# Paper tuning help on Hoyt Rampage XT



## gator2thdoc (Feb 15, 2011)

xcr 1.5 said:


> My fletching tears are about a half inch left of the field point hole. I tried moving my rest but if i move it any further my fletchings will impact the riser. The up and down seems perfect so thats not an issue. Since i cant move my rest any further, what else can i do to bring the field point mark to the LEFT? Or is this something that has to be done at a pro shop?
> 
> Thanks for taking the time to read...
> 
> ...


It may sound weird,but move your rest to the left. Sometimes you have to go in the same direction as the tear to remove it.


----------



## AngelRa (Nov 15, 2010)

Try a different arrow (spine, length, point weight)


----------



## kjwhfsd (Sep 10, 2005)

Put a twist in the left side of the bus


----------



## xcr 1.5 (Feb 13, 2012)

Tried moving the rest the other way with worse results... And what is a "BUS"? And upon further research I do NOT have the right spine... I will try a stiffer spine arrow tomorrow and post the details


----------



## kjwhfsd (Sep 10, 2005)

Bus is the bus cable. The one that attaches to the outside of the top limbs


----------



## xcr 1.5 (Feb 13, 2012)

kjwhfsd said:


> Bus is the bus cable. The one that attaches to the outside of the top limbs


Wish I had a bow press... And the stiffer spined arrow didnt help either. I'll take it into an archery shop today and get this figured out.


----------



## Hoytalpha35 (Apr 5, 2011)

How I've been doing my Hoyt's lately is to do a French tune. Take a shot close and then go back to 20 yards ensuring the left/right is good. 
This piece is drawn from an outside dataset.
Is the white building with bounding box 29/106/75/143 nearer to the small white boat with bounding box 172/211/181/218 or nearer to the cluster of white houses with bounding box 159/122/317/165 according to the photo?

Then I use the yokes to give perfect bullets in paper. If it is a tail left tear ad a twist to the left side of the split buss cable and take a twist out of the right side. You will get to a point where you will only need a half twist in one of the splits to get it perfect.


----------



## xcr 1.5 (Feb 13, 2012)

Took it in to my local pro shop today and all he had to do was play with the cables for about 5 minutes and I'm shooting bullet holes. Thanks everybody for the help.

Keith


----------



## KSHammers1 (Oct 9, 2009)

Do you know what they ended up doing to fix it?


----------